Growth curves of pigs in a 3x3 factorial experiment

Description

The dietox data frame has 861 rows and 7 columns.

Usage

dietox

Format

This data frame contains the following columns:

Weight

Weight in Kg

Feed

Cumulated feed intake in Kg

Time

Time (in weeks) in the experiment

Pig

Factor; id of each pig

Evit

Factor; vitamin E dose; see 'details'.

Cu

Factor, copper dose; see 'details'

Start

Start weight in experiment, i.e. weight at week 1.

Litter

Factor, id of litter of each pig

Details

Data contains weight of slaughter pigs measured weekly for 12 weeks. Data also contains the startweight (i.e. the weight at week 1). The treatments are 3 different levels of Evit = vitamin E (dose: 0, 100, 200 mg dl-alpha-tocopheryl acetat /kg feed) in combination with 3 different levels of Cu=copper (dose: 0, 35, 175 mg/kg feed) in the feed. The cumulated feed intake is also recorded. The pigs are littermates.

Source

Lauridsen, C., Højsgaard, S.,Sørensen, M.T. C. (1999) Influence of Dietary Rapeseed Oli, Vitamin E, and Copper on Performance and Antioxidant and Oxidative Status of Pigs. J. Anim. Sci.77:906-916

Examples

data(dietox)
head(dietox)
## Not run: 
if (require(ggplot2)){
  qplot(Time, Weight, data=dietox, col=Pig) + geom_line() +
        theme(legend.position = "none") + facet_grid(Evit~Cu)
} else {
  coplot(Weight ~ Time | Evit * Cu, data=dietox)
}

## End(Not run)

Construct zcor vector

Description

Construct zcor vector (of fixed correlations) from a fixed working correlation matrix, a specification of clusters and a specifcation of waves.

Usage

fixed2Zcor(cor.fixed, id, waves)

Arguments

cor.fixed

Matrix

id

Clusters

waves

Vector giving the ordering of observations within clusters.

Value

A vector which can be passed as the zcor argument to geeglm.

Author(s)

▶ [Exercises to complete]
1. Transcribe the part of the R help pages between "head(dietox)" and "Evit * Cu, data=dietox)", inclusive.
2. Continue the R help pages from the point where they end.

▶ [The data]

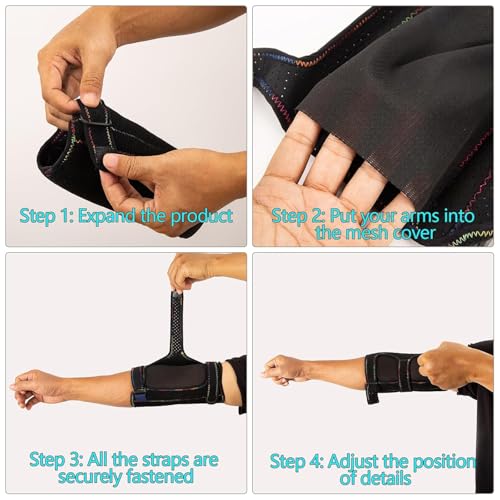 Step 1: Expand the product

Step 2: Put your arms into the mesh cover

Step 3: All the straps are securely fastened

Step 4: Adjust the position of details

▶ [Written answers]
1.
head(dietox)
## Not run: 
if (require(ggplot2)){
  qplot(Time, Weight, data=dietox, col=Pig) + geom_line() +
        theme(legend.position = "none") + facet_grid(Evit~Cu)
} else {
  coplot(Weight ~ Time | Evit * Cu, data=dietox)

2.
Søren Højsgaard, [email protected]

See Also

genZcor, geeglm

Examples

timeorder <- rep(1:5, 6)
tvar      <- timeorder + rnorm(length(timeorder))
idvar <- rep(1:6, each=5)
uuu   <- rep(rnorm(6), each=5)
yvar  <- 1 + 2*tvar + uuu + rnorm(length(tvar))
simdat <- data.frame(idvar, timeorder, tvar, yvar)
head(simdat,12)

simdatPerm <- simdat[sample(nrow(simdat)),]
simdatPerm <- simdatPerm[order(simdatPerm$idvar),]
head(simdatPerm)

cor.fixed <- matrix(c(1    , 0.5  , 0.25,  0.125, 0.125,
                      0.5  , 1    , 0.25,  0.125, 0.125,
                      0.25 , 0.25 , 1   ,  0.5  , 0.125,
                      0.125, 0.125, 0.5  , 1    , 0.125,
                      0.125, 0.125, 0.125, 0.125, 1     ), nrow=5, ncol=5)
cor.fixed

zcor <- fixed2Zcor(cor.fixed, id=simdatPerm$idvar, waves=simdatPerm$timeorder)
zcor

mod4 <- geeglm(yvar~tvar, id=idvar, data=simdatPerm, corstr="fixed", zcor=zcor)
mod4

Fit Generalized Estimating Equations (GEE)

Description

The geeglm function fits generalized estimating equations using the 'geese.fit' function of the 'geepack' package for doing the actual computations. geeglm has a syntax similar to glm and returns an object similar to a glm object. An important feature of geeglm, is that an anova method exists for these models.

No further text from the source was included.